◆ **WRITTEN EXERCISE**: Name every programming language mentioned in the forum excerpt below.
BEGIN EXCERPT PROVIDED
Edit: despite the above, I don't completely disagree with your statement.
If they would need to search for the duplicated code and change it in more than one place, there's something shared to factor out. If the two pieces of code are actually only accidentally the same, changing them independently should be the right thing.
That is definitely good advice. I've seen some developers get overly obsessed with deduplicating code, and sometimes it really does just overcomplicate things. For example, it is easy to end up making things more brittle by moving a somewhat generic method with very specific pre-conditions and post-conditions into a generic utility library. It is even worse if those pre and post conditions were documented in the original location, but not necessarily copied over to the new shared module.
This whole potential problem is one of the reasons the particular example isn't that great. It's overhyped in Java-land where some people treat naked strings like lepers but in places like Clojure-land you'd get a lot of people saying "Just use a keyword" for both places. The keyword's name is its value. It's immutable. An IDE should be able to find all uses of it, or there's always 'ag'. If you really want that coupling behavior, change the interface of the thing you're calling to require conformance to a schema. The simplest way in Java is probably just by taking an enum instead of a string, but there are richer ways (especially outside of Java) worth looking into if you're needing a string value eventually in the implementation since you'll run into the other Java-ism of making a complicated enum class instead of just using enums like keywords with their string value being their actual name value.
It seems like "inexperienced" should fall under the umbrella of "bigger problems". It also (hopefully) falls under the umbrella of "temporary problems".
It's worse than that. We have met the Enemy and the Enemy is us.
Java, as introduced, claimed that nearly everything was an Object. What we got instead was nearly everything is a String.
The Real WTF in this code is that all of the important information is passed around as Strings. The iterator and its source hint at this but she fixes the wrong problem. Ever has this been the way with Java. Despite having a statically typed language nobody turns the data into information and instead your modules just vomit strings at each other. Sometimes in groups of four or more.
One reason for this is the tight coupling in developers' minds between what I'd call "types" and "representations" (these terms are very overloaded, so others may use them in different ways).
Just because, say, a function name and a string are represented in memory the same way, that doesn't mean they are the same type; in particular there are many strings which aren't function names, and there are many operations (e.g. append) which make sense for strings but not for function names.
I can think of two things to blame for this:
- Languages which make it complicated, verbose and/or inefficient to introduce new, incompatible names for existing representations (i.e. nominal typing). For example, having to declare a new class in a new file with a private field, a constructor method and a getter method; that's a lot of boilerplate, and those method calls will incur a runtime cost. Haskell's `newtype` is pretty good in comparison, e.g. saying `newtype FunctionName = FN String` lets me use `FunctionName` in type signatures, I'll get a type error if I try to use a `String` as a `FunctionName` or vice versa, and I can construct and destruct a `FunctionName` using `FN` (e.g. `let x = FN "foo"`)
END EXCERPT PROVIDED
BEGIN SOURCE MATERIAL
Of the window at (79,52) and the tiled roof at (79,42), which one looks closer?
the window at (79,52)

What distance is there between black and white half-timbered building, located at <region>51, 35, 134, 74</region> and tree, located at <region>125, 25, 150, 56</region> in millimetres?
END SOURCE MATERIAL
◆ **SOLUTION TO THE PROBLEM**: Java, Clojure, Haskell